A balloon mistaken for a condom may seem like a somewhat gauche joke, but now as it floats away it transcends into a symbolic object endowing the film with its climactic meaning. Further the thematic resonance is even stronger in Tibetan as the Tibetan neologism ‘ug-gang’ for balloon literally meaning ‘filled with air’ is heavy with connotations of ephemerality and impermanence. But symbolism while an easy aesthetic technique is hard to employ with subtlety, and the balloon symbolism in the film can strike as a tad facile to a very critical viewer. This is merely a quibble though. Although the film is allegorical, given Tseden’s delicacy of touch, one doesn’t read the film as an exposition of a subtext but walks away feeling a lingering empathy with what the family goes through.
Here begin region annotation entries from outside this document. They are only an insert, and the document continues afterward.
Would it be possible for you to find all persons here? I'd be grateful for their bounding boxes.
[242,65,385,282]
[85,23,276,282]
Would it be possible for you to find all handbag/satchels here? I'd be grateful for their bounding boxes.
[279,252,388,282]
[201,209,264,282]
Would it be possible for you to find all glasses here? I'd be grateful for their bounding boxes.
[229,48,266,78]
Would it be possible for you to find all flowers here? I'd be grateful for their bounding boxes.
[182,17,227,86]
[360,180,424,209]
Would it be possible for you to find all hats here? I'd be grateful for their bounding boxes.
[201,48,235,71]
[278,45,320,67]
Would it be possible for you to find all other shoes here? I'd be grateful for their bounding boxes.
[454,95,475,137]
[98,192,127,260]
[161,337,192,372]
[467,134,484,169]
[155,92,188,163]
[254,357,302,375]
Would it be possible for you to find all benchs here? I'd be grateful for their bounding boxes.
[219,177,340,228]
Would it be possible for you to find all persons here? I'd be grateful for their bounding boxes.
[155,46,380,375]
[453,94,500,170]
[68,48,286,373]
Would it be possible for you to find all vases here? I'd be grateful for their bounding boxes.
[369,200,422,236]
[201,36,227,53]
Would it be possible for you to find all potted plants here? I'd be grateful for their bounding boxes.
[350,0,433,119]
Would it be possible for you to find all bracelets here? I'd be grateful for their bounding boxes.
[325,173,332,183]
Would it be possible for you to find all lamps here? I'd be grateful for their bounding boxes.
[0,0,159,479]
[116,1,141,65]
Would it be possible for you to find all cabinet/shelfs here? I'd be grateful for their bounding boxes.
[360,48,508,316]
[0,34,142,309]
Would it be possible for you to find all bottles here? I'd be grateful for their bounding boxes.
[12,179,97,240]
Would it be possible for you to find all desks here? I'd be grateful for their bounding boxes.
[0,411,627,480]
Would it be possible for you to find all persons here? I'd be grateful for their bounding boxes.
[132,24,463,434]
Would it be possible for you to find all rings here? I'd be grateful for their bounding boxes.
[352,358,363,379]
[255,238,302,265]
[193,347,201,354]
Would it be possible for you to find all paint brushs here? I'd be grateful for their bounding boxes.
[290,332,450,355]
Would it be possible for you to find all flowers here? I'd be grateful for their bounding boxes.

A chance mischief of her children leads to Drolkar’s pregnancy and her consequent unravelling, from her benign existence of easy domesticity to alienation from her lot in life. But an external event is perhaps merely an outward manifestation of the tension that every life is fraught with yet keeps it afloat. Unwittingly thrust into an existence incomprehensible to us, the frisson of life in all its lures and disappointments sustains this sentient-carnal condition of ours. But even if unrelieved by transcendent spiritual meanings that the ideologues of religion preach, there is perhaps redemptive grace innate to the most ordinary life in how we subsist in this ebb and flow – this is the discreet drama of the human predicament and its equally discreet denouement that only art can envision.

*The author writes under a pseudonym.